Two Mothers and an Orphan

This Sunday marks the commemoration of Mother’s Day, so I thought I’d feature in today’s post something about someone who had no mother and a few comments about my own two mothers.

Annie was a sad inmate at a notoriously bad orphanage, and she desperately wanted to be adopted by a good family so she could escape that place. She had been born in August 1924 and was introduced to the world as a ten-year-old girl. She lived throughout the Twenties, Thirties, and Forties, and even into the Seventies. In fact, she never really died but continues to live in various ways even today.

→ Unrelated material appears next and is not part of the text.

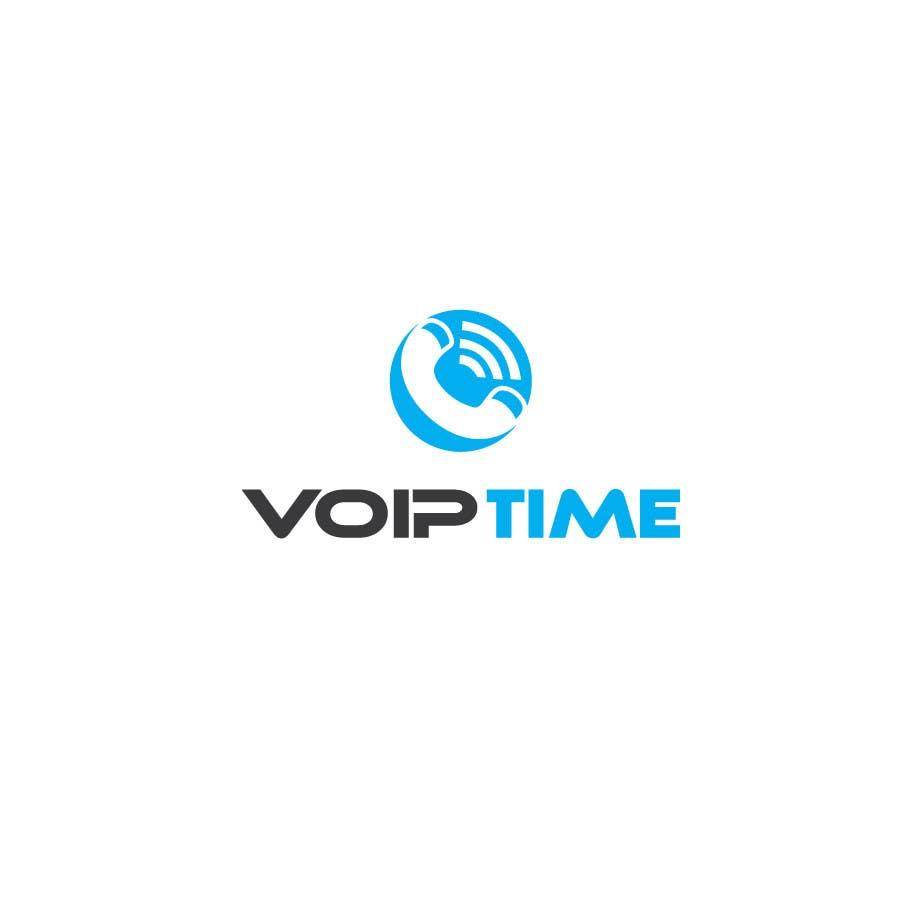 Penyertaan Peraduan #110 untuk Design a Logo for VoIPTime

The orphan girl to whom I refer is none other than Little Orphan Annie, she of the curly hair, wearing always the red dress, sporting hollow white circles for eyes, and frequently saying “Leapin’ lizards!” She was usually accompanied by her dog Sandy and alwyas supported faithfully by her benefactor “Daddy” Warbucks, a hard-working, conservative businessman who had made his millions by producing war materiel during World War I.

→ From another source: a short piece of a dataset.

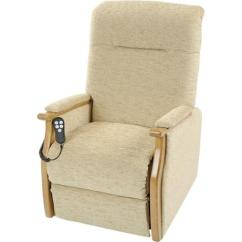 Riser Recliner Chairs For The Elderly Reviews Chair Cover Hire Inverness Which Cintique Mendip Tilt In Space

Little Orphan Annie was the brainchild of cartoonist Harold Gray, who was born on January 20, 1894. He himself became an orphan when both of his parents died before he graduated high school. He got a job as a reporter for the Chicago Tribune, served as a bayonet instructor during World War I, and freelanced as a commercial artist before landing a job as a cartoonist. At first, he only did the lettering for The Gumps, a strip created by Sidney Smith. But he would soon advance to drawing his own strip.

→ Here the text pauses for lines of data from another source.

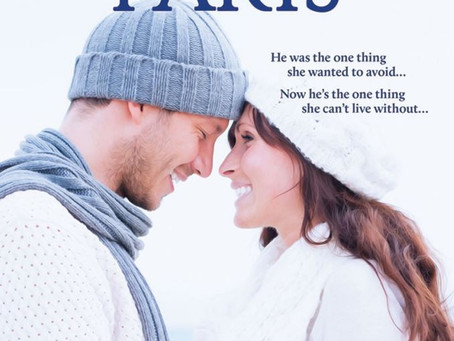 """Book Review: """"Caterina"""" by Patricia Paris"""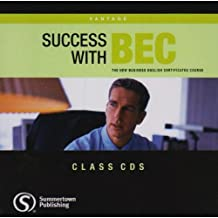 Success with BEC: Vantage Audio CD: The New Business English Certificates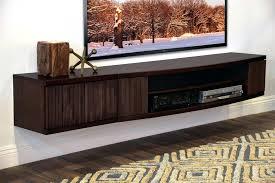 espresso tv armoire wall units inspiring espresso entertainment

Gray got the idea for his own comic strip from the poem “Little Orphant Annie” by James Whitcomb Riley. In the test strip for the cartoon, Annie prays that a loving family will adopt her so she can escape the orphanage.

The strip debuted in the New York Daily News on August 5, 1924, but it was called at the time Little Orphan Otto. Later that year, an editor at the Tribune changed the name to Little Orphan Annie, and it stuck.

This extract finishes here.